Carbonaceous shales from the Olenekian, Anisian and Ladinian (Steinkobbe/Botneheia Formation) are the most important source rocks. These are expected to be the most important oil-generating source rocks for the play.
Other source rocks for the play might be Early Carboniferous coal measures and organically rich shales and carbonates in the Carboniferous and Permian. These rocks are most likely to have generated gas because of the deep burial of the shales and possible gas-generating coal horizons in the Early Carboniferous. The very uppermost part of Permian, which could be a relevant source rock for the southern Barents Sea, appears to have been eroded over large parts of the area. In addition, Early Triassic shales cannot be excluded as a possible source.
The play is analogous to ones which include the Klappmyss and Kobbe Formation in Barents Sea South, where both oil and gas have been proven to the west.
Late Triassic reservoir rocks are also assumed to consist of prograding coast/delta front deposits, including estuaries and fluvial channels. The play for this reservoir level is shown in figure 33.

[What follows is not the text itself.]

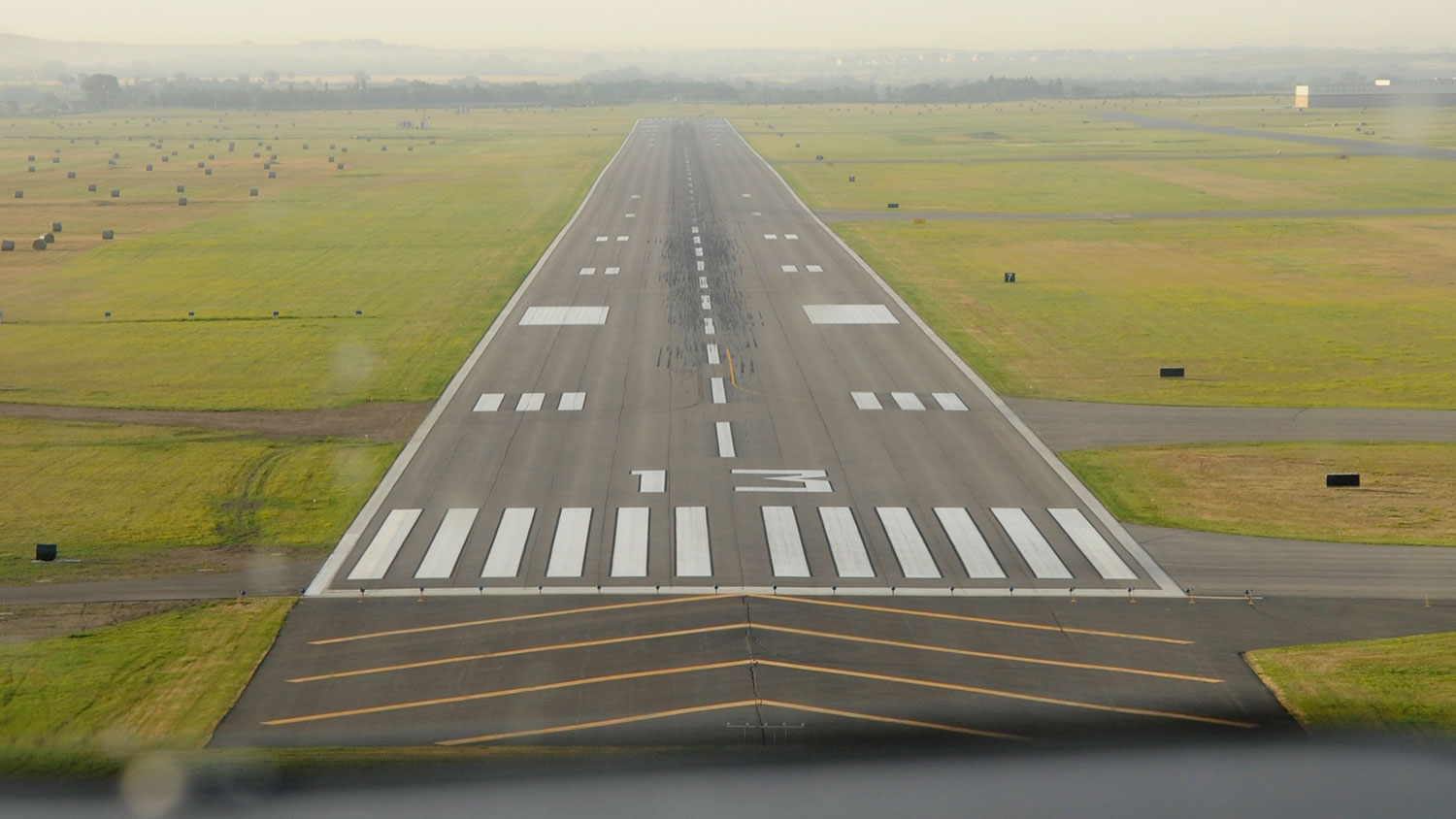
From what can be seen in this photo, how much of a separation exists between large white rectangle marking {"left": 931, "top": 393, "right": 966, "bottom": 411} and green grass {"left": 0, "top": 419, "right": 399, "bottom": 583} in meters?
20.4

In lithostratigraphic terms, this correlates with the De Geerdalen Formation in Svalbard and thin sandstones uppermost in the Tschermakfjellet Formation (figure 28). Preliminary results from shallow drilling off Kvitøya in 2015 suggest that sandstones deposited in the Norian could play an important role as reservoir rocks, and that these lie immediately below a Norian marine shale.

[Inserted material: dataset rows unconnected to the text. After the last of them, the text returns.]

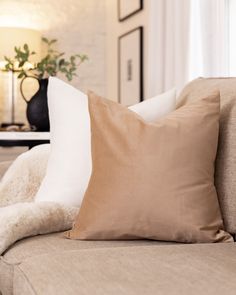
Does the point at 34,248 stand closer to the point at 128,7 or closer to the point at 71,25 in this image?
the point at 128,7

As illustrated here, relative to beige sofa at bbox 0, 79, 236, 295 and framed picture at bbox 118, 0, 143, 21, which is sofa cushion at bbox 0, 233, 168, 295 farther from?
framed picture at bbox 118, 0, 143, 21

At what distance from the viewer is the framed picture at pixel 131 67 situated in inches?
157

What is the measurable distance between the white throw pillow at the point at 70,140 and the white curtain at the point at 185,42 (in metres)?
1.24

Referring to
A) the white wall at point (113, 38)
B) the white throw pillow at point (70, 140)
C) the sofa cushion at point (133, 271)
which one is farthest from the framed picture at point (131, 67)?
the sofa cushion at point (133, 271)

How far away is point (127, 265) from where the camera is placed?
127cm

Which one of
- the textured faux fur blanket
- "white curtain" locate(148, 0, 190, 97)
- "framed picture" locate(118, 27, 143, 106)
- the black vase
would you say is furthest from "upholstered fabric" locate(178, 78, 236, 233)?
"framed picture" locate(118, 27, 143, 106)

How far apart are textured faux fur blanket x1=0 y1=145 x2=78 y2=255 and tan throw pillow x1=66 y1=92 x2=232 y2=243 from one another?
3.8 inches

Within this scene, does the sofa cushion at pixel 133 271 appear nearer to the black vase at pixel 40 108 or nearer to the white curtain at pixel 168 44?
the white curtain at pixel 168 44

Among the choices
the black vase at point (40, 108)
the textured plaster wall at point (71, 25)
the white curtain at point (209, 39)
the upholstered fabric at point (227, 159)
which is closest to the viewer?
the upholstered fabric at point (227, 159)

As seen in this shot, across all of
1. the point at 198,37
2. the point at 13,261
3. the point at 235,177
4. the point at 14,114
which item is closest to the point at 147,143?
the point at 235,177

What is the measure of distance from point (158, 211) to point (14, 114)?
3.06 meters

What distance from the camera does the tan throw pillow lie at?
5.17 feet

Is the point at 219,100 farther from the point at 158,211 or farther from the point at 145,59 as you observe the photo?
the point at 145,59

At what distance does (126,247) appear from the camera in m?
1.46
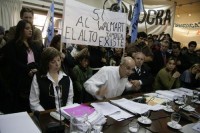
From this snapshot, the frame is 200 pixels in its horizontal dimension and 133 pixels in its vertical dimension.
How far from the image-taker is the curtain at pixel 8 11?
5.13m

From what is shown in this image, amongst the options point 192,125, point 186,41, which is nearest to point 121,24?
point 192,125

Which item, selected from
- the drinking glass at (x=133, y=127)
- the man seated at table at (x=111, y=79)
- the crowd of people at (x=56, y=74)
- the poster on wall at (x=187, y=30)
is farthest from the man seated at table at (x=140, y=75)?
the poster on wall at (x=187, y=30)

The trap type comprises anticlines and fault blocks. In the upper part of the clinoform systems, wedging out towards the north-west could produce a combined stratigraphic and structural trap. Stratigraphic traps could also be developed in fluvial channel systems in the southern part of the play. Small structural traps could have been formed from synsedimentary tectonic processes in unconsolidated rocks, as seen at Kvalpynten and Klinkhamaren in Edgeøya. These are regarded in this study as small structures which would lie far below the seismic resolution of the available 2D data.
The source potential is very similar to that for plays in the Early-Middle Triassic, but internal sources are also possible. Again, the most important source rock for this play is the Steinkobbe/Botneheia Formation, as described above. In addition, the possibility exists for internally generated gas from coal measures and much organic plant material in large parts of the sedimentary succession.
An analogous play has been proven in Barents Sea South with both multiphase and gas discoveries.
The play (figure 34) with Early-Middle Jurassic reservoir rocks is assumed to consist of prograding coast/delta front deposits, including estuaries and fluvial channels.
In lithographic terms, the play correlates in the northern Barents Sea with the Svenskøya and Kongsøya Formation (figure 28). Parallels can be drawn in the southern part of the area with the Realgrunnen subgroup. Attribute analysis of this subgroup on the Haapet Dome using 3D seismic data has shown the presence here of a well-developed fluvial channel system with sediment input assumed to be clastic from the southeast. These channel systems are very likely to continue northwards. From Kong Karls Land, the Middle Jurassic has developed with continuous unconsolidated sandstones, and the reservoir quality is thought to be very good.
The trap type comprises large anticlines and small fault blocks, which can occur in large numbers in certain areas.
Where this play is concerned, the source potential will be the same as that for the Late Triassic play. The main source for oil is assumed to be the Steinkobbe/Botneheia Formation, while Palaeozoic source rocks and other Triassic source rocks have a greater potential for gas.
Analogous plays in Barents Sea South have been proven for both oil and gas. Discoveries in the play form part of both the Goliat and Snøhvit fields.